▸ **EXERCISE BRIEF**
In the records below, copy the line that contains "ローストビーフ丼 のぼり旗 SNB-4454" and each line after it, word for word, through the last.

▸ **GIVEN DATA**
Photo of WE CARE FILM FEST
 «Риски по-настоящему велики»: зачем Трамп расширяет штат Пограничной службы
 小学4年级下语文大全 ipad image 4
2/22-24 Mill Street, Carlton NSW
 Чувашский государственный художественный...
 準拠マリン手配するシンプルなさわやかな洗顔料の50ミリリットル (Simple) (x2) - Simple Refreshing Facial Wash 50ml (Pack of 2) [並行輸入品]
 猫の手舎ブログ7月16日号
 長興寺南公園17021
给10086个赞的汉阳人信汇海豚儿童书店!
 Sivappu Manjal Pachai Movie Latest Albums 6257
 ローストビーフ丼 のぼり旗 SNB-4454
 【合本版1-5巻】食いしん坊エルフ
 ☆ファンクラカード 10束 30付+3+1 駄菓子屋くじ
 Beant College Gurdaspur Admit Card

▸ **ANSWER TO THE EXERCISE**
 ローストビーフ丼 のぼり旗 SNB-4454
 【合本版1-5巻】食いしん坊エルフ
 ☆ファンクラカード 10束 30付+3+1 駄菓子屋くじ
 Beant College Gurdaspur Admit Card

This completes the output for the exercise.